Trecho do documento:

##########

Enquanto um suporte de organização de informações o hipertexto é
instrumento/ ferramenta de expressiva importância numa proposta educacional
mediada por Tecnologias de Informação e da Comunicação como é o caso do
Programa de EAD, assumindo a condição de um interrogador de pressupostos e
conceitos de aprendizagem e de ensino dos atores sociais envolvidos no processo
- docentes e estudantes – uma verdadeira máquina de guerra, no dizer de Deleuze
e Guattari (1995).
Os princípios
identificados no rizoma pelos autores são seis, a semelhança dos quais Pierre
Lévy caracteriza o hipertexto. Ao apresentar o rizoma, Deleuze e Guattari
(1995) descrevem uma série de características aproximativas – princípios - no
intuito de melhor se fazerem compreender.
Para os
autores, o princípio da conexão
caracteriza um estado de não seqüencialidade que permite que a qualquer ponto a
conexão a outro. Tal característica potencializa a diluição de fronteiras do
saber, um determinado tema deixa de ser exclusivo da física, da matemática, das
lutas sociais, enfim as coisas são complexas demais para serem observadas de
uma única posição.
Nela, todos são
receptores tanto quanto emissores de mensagens e, muitas vezes, a própria
mensagem, desta maneira a rede não tem centro , como ponto pré-definido de
origem das mensagens, nem hierarquia. Ao contrario, tem múltiplos centros, como
lugares por onde passam mais mensagens que aparecem, crescem, diminuem e
desaparecem. Em qualquer parte pode nascer um novo ponto receptor e emissor de
mensagens, e crescer ou diminuir em sua atividade (Xavier Llussá, 2002). São
formas de “estar com o outro”, de se fazer presente, de participar, de estar no
mundo. Essas conexões, ligações são múltiplas e tanto podem ocorrer em meios
virtuais como não; muito mais que o meio, abre-se para o “estar no”, o “estar
com” e, inclusive, “o estar contra”.

##########

Linhas:

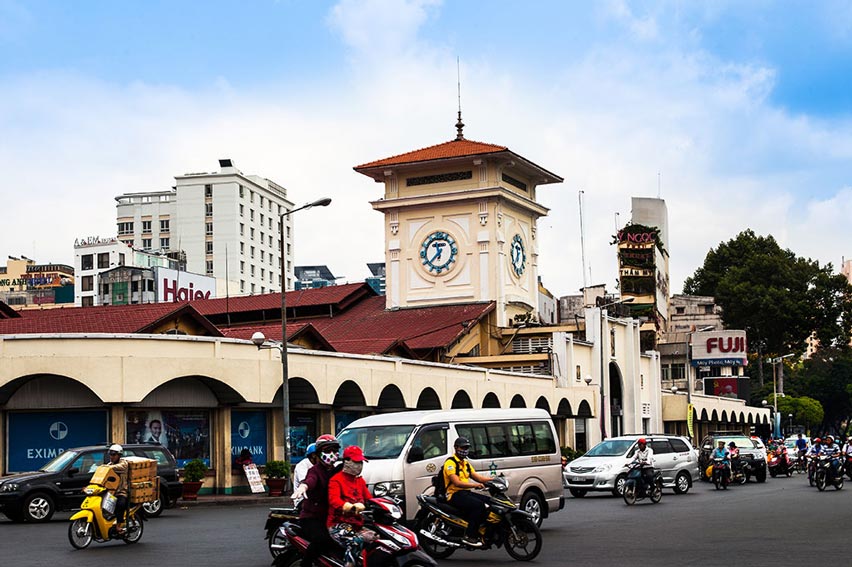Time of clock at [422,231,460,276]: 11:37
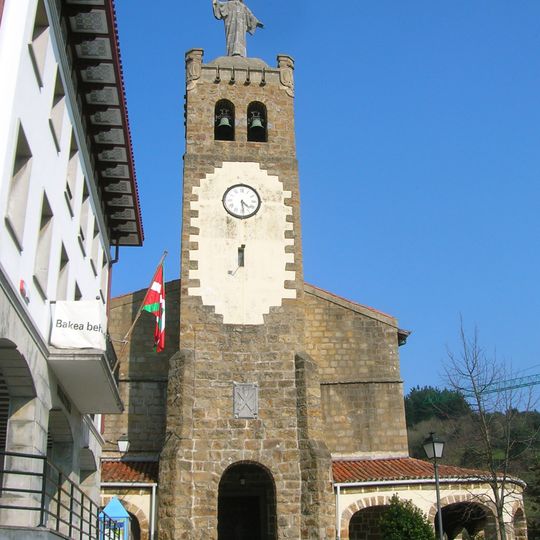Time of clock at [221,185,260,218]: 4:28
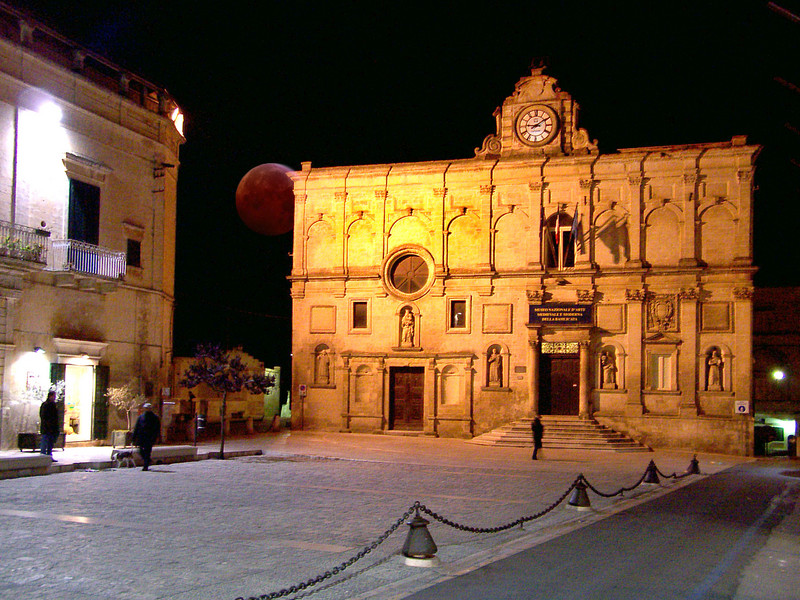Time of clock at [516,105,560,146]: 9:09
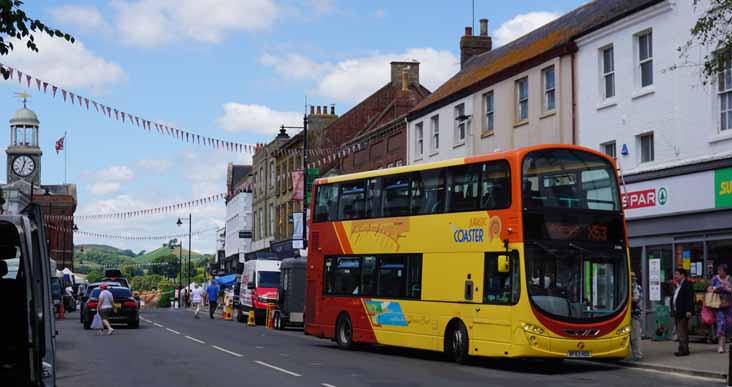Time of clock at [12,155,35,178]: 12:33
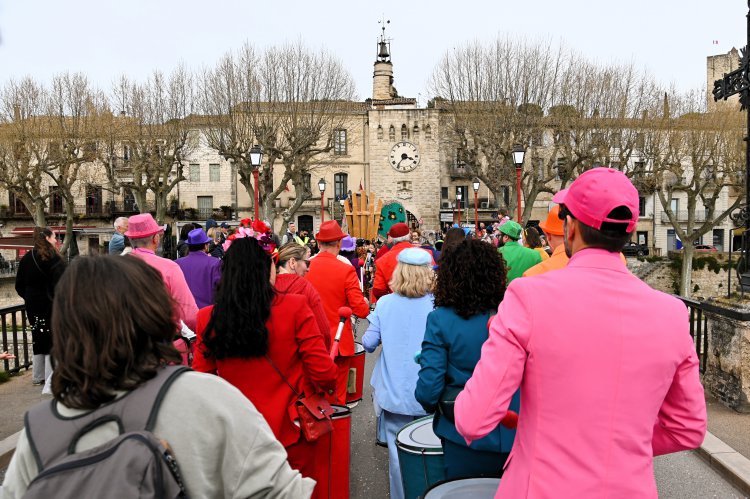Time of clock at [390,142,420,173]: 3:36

##########

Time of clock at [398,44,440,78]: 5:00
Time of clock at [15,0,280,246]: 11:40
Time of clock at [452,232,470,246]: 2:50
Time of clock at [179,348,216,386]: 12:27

##########

Requisitos do problema: Por favor, reproduza na íntegra o trecho sobre hipertexto e rizoma, sem nenhuma alteração.

Solução do exercício:
Enquanto um suporte de organização de informações o hipertexto é
instrumento/ ferramenta de expressiva importância numa proposta educacional
mediada por Tecnologias de Informação e da Comunicação como é o caso do
Programa de EAD, assumindo a condição de um interrogador de pressupostos e
conceitos de aprendizagem e de ensino dos atores sociais envolvidos no processo
- docentes e estudantes – uma verdadeira máquina de guerra, no dizer de Deleuze
e Guattari (1995).
Os princípios
identificados no rizoma pelos autores são seis, a semelhança dos quais Pierre
Lévy caracteriza o hipertexto. Ao apresentar o rizoma, Deleuze e Guattari
(1995) descrevem uma série de características aproximativas – princípios - no
intuito de melhor se fazerem compreender.
Para os
autores, o princípio da conexão
caracteriza um estado de não seqüencialidade que permite que a qualquer ponto a
conexão a outro. Tal característica potencializa a diluição de fronteiras do
saber, um determinado tema deixa de ser exclusivo da física, da matemática, das
lutas sociais, enfim as coisas são complexas demais para serem observadas de
uma única posição.
Nela, todos são
receptores tanto quanto emissores de mensagens e, muitas vezes, a própria
mensagem, desta maneira a rede não tem centro , como ponto pré-definido de
origem das mensagens, nem hierarquia. Ao contrario, tem múltiplos centros, como
lugares por onde passam mais mensagens que aparecem, crescem, diminuem e
desaparecem. Em qualquer parte pode nascer um novo ponto receptor e emissor de
mensagens, e crescer ou diminuir em sua atividade (Xavier Llussá, 2002). São
formas de “estar com o outro”, de se fazer presente, de participar, de estar no
mundo. Essas conexões, ligações são múltiplas e tanto podem ocorrer em meios
virtuais como não; muito mais que o meio, abre-se para o “estar no”, o “estar
com” e, inclusive, “o estar contra”.